2. Lorsque l'État requérant est un État Partie, l'État requis donne la priorité à la demande de la Cour :

a) Si la Cour a décidé, en application des articles 18 ou 19, que l'affaire que concerne la demande de remise est recevable en tenant compte de l'enquête menée ou des poursuites engagées par l'État requérant en relation avec la demande d'extradition de celui-ci ; ou

b) Si la Cour prend la décision visée à l'alinéa a) à la suite de la notification faite par l'État requis en application du paragraphe 1.

3. Lorsque la Cour n'a pas pris la décision visée au paragraphe 2, alinéa a), l'État requis peut, s'il le souhaite, commencer à instruire la demande d'extradition de l'État requérant en attendant que la Cour se prononce comme prévu à l'alinéa b). Il n'extrade pas la personne tant que la Cour n'a pas jugé l'affaire irrecevable. La Cour se prononce selon une procédure accélérée.
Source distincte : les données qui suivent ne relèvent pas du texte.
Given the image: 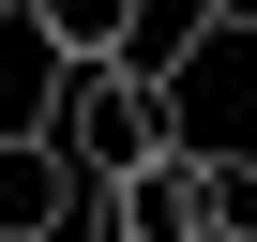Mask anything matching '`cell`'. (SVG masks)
<instances>
[{
	"instance_id": "6da1fadb",
	"label": "cell",
	"mask_w": 257,
	"mask_h": 242,
	"mask_svg": "<svg viewBox=\"0 0 257 242\" xmlns=\"http://www.w3.org/2000/svg\"><path fill=\"white\" fill-rule=\"evenodd\" d=\"M46 137L106 182V167H137V152H167L182 137V121H167V76H137V61H121V46H91V61H46Z\"/></svg>"
},
{
	"instance_id": "7a4b0ae2",
	"label": "cell",
	"mask_w": 257,
	"mask_h": 242,
	"mask_svg": "<svg viewBox=\"0 0 257 242\" xmlns=\"http://www.w3.org/2000/svg\"><path fill=\"white\" fill-rule=\"evenodd\" d=\"M91 242H212V182H197V137L137 152L91 182Z\"/></svg>"
},
{
	"instance_id": "3957f363",
	"label": "cell",
	"mask_w": 257,
	"mask_h": 242,
	"mask_svg": "<svg viewBox=\"0 0 257 242\" xmlns=\"http://www.w3.org/2000/svg\"><path fill=\"white\" fill-rule=\"evenodd\" d=\"M61 227H91V167L46 121H0V242H61Z\"/></svg>"
},
{
	"instance_id": "277c9868",
	"label": "cell",
	"mask_w": 257,
	"mask_h": 242,
	"mask_svg": "<svg viewBox=\"0 0 257 242\" xmlns=\"http://www.w3.org/2000/svg\"><path fill=\"white\" fill-rule=\"evenodd\" d=\"M212 31H227V16H212V0H137V16H121V61H137V76H167V91H182Z\"/></svg>"
},
{
	"instance_id": "5b68a950",
	"label": "cell",
	"mask_w": 257,
	"mask_h": 242,
	"mask_svg": "<svg viewBox=\"0 0 257 242\" xmlns=\"http://www.w3.org/2000/svg\"><path fill=\"white\" fill-rule=\"evenodd\" d=\"M121 16H137V0H31V46L46 61H91V46H121Z\"/></svg>"
},
{
	"instance_id": "8992f818",
	"label": "cell",
	"mask_w": 257,
	"mask_h": 242,
	"mask_svg": "<svg viewBox=\"0 0 257 242\" xmlns=\"http://www.w3.org/2000/svg\"><path fill=\"white\" fill-rule=\"evenodd\" d=\"M212 182V242H257V152H197Z\"/></svg>"
},
{
	"instance_id": "52a82bcc",
	"label": "cell",
	"mask_w": 257,
	"mask_h": 242,
	"mask_svg": "<svg viewBox=\"0 0 257 242\" xmlns=\"http://www.w3.org/2000/svg\"><path fill=\"white\" fill-rule=\"evenodd\" d=\"M212 16H227V31H257V0H212Z\"/></svg>"
}]
</instances>
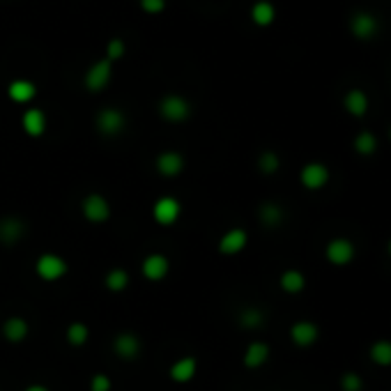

4. Si l'État requérant est un État non Partie au présent Statut, l'État requis, s'il n'est pas tenu par une obligation internationale d'extrader l'intéressé vers l'État requérant, donne la priorité à la demande de remise de la Cour, si celle-ci a jugé que l'affaire était recevable.

5. Quand une affaire relevant du paragraphe 4 n'a pas été jugée recevable par la Cour, l'État requis peut, s'il le souhaite, commencer à instruire la demande d'extradition de l'État requérant.

6. Dans les cas où le paragraphe 4 s'applique mais que l'État requis est tenu par une obligation internationale d'extrader la personne vers l'État non partie requérant, l'État requis détermine s'il y a lieu de remettre la personne à la Cour ou de l'extrader vers l'État requérant. Dans sa décision, il tient compte de toutes les considérations pertinentes, notamment :

a) L'ordre chronologique des demandes ;

b) Les intérêts de l'État requérant, en particulier, le cas échéant, le fait que le crime a été commis sur son territoire et la nationalité des victimes et de la personne réclamée ; et

c) La possibilité que la Cour et l'État requérant parviennent ultérieurement à un accord concernant la remise de cette personne.

7. Si un État Partie reçoit de la Cour une demande de remise et reçoit par ailleurs d'un autre État une demande d'extradition de la même personne pour un comportement différent de celui qui constitue le crime pour lequel la Cour demande la remise :

a) L'État requis donne la priorité à la demande de la Cour s'il n'est pas tenu par une obligation internationale d'extrader la personne vers l'État requérant ;

b) S'il est tenu par une obligation internationale d'extrader la personne vers l'État requérant, l'État requis soit remet cette personne à la Cour soit l'extrade vers l'État requérant. Dans son choix, il tient compte de toutes les considérations pertinentes, notamment celles qui sont énoncées au paragraphe 6, mais accorde une importance particulière à la nature et à la gravité relative du comportement en cause.

Lorsqu'à la suite d'une notification reçue en application du présent article, la Cour a jugé une affaire irrecevable et que l'extradition vers l'État requérant est ultérieurement refusée, l'État requis avise la Cour de cette décision.

Article 93 Autres formes de coopération

4. Conformément à l'article 72, un État Partie ne peut rejeter, totalement ou partiellement, une demande d'assistance de la Cour que si cette demande a pour objet la production de documents ou la divulgation d'éléments de preuve qui touchent à sa sécurité nationale.